Update the listing below by changing every "shadow on grass" to "shaded grass" and leaving everything else as it is.

[Listing of scene-based questions]
● ● ● ●

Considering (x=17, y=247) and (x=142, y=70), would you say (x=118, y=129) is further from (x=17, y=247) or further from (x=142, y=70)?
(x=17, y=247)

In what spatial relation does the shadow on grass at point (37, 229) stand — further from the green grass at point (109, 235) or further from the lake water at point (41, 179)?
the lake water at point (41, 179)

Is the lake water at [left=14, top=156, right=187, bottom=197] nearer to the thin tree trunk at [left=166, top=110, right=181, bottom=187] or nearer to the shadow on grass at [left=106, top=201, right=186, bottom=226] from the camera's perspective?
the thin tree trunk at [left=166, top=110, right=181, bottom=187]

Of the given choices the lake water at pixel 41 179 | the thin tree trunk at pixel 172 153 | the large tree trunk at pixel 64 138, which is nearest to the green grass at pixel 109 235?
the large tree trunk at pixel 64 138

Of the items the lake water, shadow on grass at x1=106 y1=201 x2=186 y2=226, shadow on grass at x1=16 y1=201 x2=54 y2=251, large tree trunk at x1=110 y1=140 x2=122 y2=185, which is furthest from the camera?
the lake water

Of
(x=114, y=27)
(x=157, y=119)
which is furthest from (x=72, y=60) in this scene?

● ● ● ●

SOLUTION TO THE EXERCISE:
Considering (x=17, y=247) and (x=142, y=70), would you say (x=118, y=129) is further from (x=17, y=247) or further from (x=142, y=70)?
(x=17, y=247)

In what spatial relation does the shaded grass at point (37, 229) stand — further from the green grass at point (109, 235) or further from the lake water at point (41, 179)?
the lake water at point (41, 179)

Is the lake water at [left=14, top=156, right=187, bottom=197] nearer to the thin tree trunk at [left=166, top=110, right=181, bottom=187] or nearer to the shaded grass at [left=106, top=201, right=186, bottom=226] from the camera's perspective?
the thin tree trunk at [left=166, top=110, right=181, bottom=187]

Of the given choices the lake water at pixel 41 179 | the thin tree trunk at pixel 172 153 | the large tree trunk at pixel 64 138, which is nearest to the green grass at pixel 109 235?
the large tree trunk at pixel 64 138

Of the items the lake water, shaded grass at x1=106 y1=201 x2=186 y2=226, shaded grass at x1=16 y1=201 x2=54 y2=251, large tree trunk at x1=110 y1=140 x2=122 y2=185, which is furthest from the camera?
the lake water

Of
(x=114, y=27)
(x=157, y=119)
which is furthest from (x=72, y=60) in this scene?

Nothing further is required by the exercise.